◆ Task directions:
Set down the material in full. Keep every line exactly as it is.

◆ Entries provided:
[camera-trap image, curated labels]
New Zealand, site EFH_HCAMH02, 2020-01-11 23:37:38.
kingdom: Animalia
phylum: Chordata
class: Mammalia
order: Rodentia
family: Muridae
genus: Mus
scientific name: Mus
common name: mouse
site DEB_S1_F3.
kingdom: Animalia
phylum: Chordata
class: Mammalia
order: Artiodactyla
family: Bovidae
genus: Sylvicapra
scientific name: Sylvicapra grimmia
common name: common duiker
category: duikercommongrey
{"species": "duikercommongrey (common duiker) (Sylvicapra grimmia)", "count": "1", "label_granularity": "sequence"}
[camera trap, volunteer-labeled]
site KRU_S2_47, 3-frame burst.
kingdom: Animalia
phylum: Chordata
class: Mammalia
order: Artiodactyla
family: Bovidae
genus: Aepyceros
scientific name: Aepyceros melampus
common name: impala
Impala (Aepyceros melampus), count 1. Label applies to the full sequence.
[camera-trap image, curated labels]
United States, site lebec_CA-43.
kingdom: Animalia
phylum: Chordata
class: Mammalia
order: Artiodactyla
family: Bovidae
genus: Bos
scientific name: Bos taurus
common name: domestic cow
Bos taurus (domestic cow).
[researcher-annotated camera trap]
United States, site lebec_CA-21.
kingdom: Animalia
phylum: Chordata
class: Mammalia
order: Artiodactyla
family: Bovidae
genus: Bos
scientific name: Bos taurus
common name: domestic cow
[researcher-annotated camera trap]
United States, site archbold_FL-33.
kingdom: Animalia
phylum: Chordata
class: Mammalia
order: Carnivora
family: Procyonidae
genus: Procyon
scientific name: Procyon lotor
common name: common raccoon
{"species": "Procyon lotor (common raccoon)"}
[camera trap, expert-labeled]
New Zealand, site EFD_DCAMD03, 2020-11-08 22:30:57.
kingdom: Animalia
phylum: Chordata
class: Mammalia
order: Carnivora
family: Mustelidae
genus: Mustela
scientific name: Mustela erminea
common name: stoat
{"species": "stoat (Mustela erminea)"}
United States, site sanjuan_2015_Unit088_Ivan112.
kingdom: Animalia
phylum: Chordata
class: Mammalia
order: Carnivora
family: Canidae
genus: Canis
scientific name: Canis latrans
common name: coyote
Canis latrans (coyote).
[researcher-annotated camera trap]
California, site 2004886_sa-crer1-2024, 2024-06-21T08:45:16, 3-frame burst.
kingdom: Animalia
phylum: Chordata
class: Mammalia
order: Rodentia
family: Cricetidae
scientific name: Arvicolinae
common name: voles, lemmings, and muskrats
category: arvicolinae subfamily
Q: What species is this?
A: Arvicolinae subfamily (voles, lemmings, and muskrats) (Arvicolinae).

◆ Result of this exercise:
[camera-trap image, curated labels]
New Zealand, site EFH_HCAMH02, 2020-01-11 23:37:38.
kingdom: Animalia
phylum: Chordata
class: Mammalia
order: Rodentia
family: Muridae
genus: Mus
scientific name: Mus
common name: mouse
site DEB_S1_F3.
kingdom: Animalia
phylum: Chordata
class: Mammalia
order: Artiodactyla
family: Bovidae
genus: Sylvicapra
scientific name: Sylvicapra grimmia
common name: common duiker
category: duikercommongrey
{"species": "duikercommongrey (common duiker) (Sylvicapra grimmia)", "count": "1", "label_granularity": "sequence"}
[camera trap, volunteer-labeled]
site KRU_S2_47, 3-frame burst.
kingdom: Animalia
phylum: Chordata
class: Mammalia
order: Artiodactyla
family: Bovidae
genus: Aepyceros
scientific name: Aepyceros melampus
common name: impala
Impala (Aepyceros melampus), count 1. Label applies to the full sequence.
[camera-trap image, curated labels]
United States, site lebec_CA-43.
kingdom: Animalia
phylum: Chordata
class: Mammalia
order: Artiodactyla
family: Bovidae
genus: Bos
scientific name: Bos taurus
common name: domestic cow
Bos taurus (domestic cow).
[researcher-annotated camera trap]
United States, site lebec_CA-21.
kingdom: Animalia
phylum: Chordata
class: Mammalia
order: Artiodactyla
family: Bovidae
genus: Bos
scientific name: Bos taurus
common name: domestic cow
[researcher-annotated camera trap]
United States, site archbold_FL-33.
kingdom: Animalia
phylum: Chordata
class: Mammalia
order: Carnivora
family: Procyonidae
genus: Procyon
scientific name: Procyon lotor
common name: common raccoon
{"species": "Procyon lotor (common raccoon)"}
[camera trap, expert-labeled]
New Zealand, site EFD_DCAMD03, 2020-11-08 22:30:57.
kingdom: Animalia
phylum: Chordata
class: Mammalia
order: Carnivora
family: Mustelidae
genus: Mustela
scientific name: Mustela erminea
common name: stoat
{"species": "stoat (Mustela erminea)"}
United States, site sanjuan_2015_Unit088_Ivan112.
kingdom: Animalia
phylum: Chordata
class: Mammalia
order: Carnivora
family: Canidae
genus: Canis
scientific name: Canis latrans
common name: coyote
Canis latrans (coyote).
[researcher-annotated camera trap]
California, site 2004886_sa-crer1-2024, 2024-06-21T08:45:16, 3-frame burst.
kingdom: Animalia
phylum: Chordata
class: Mammalia
order: Rodentia
family: Cricetidae
scientific name: Arvicolinae
common name: voles, lemmings, and muskrats
category: arvicolinae subfamily
Q: What species is this?
A: Arvicolinae subfamily (voles, lemmings, and muskrats) (Arvicolinae).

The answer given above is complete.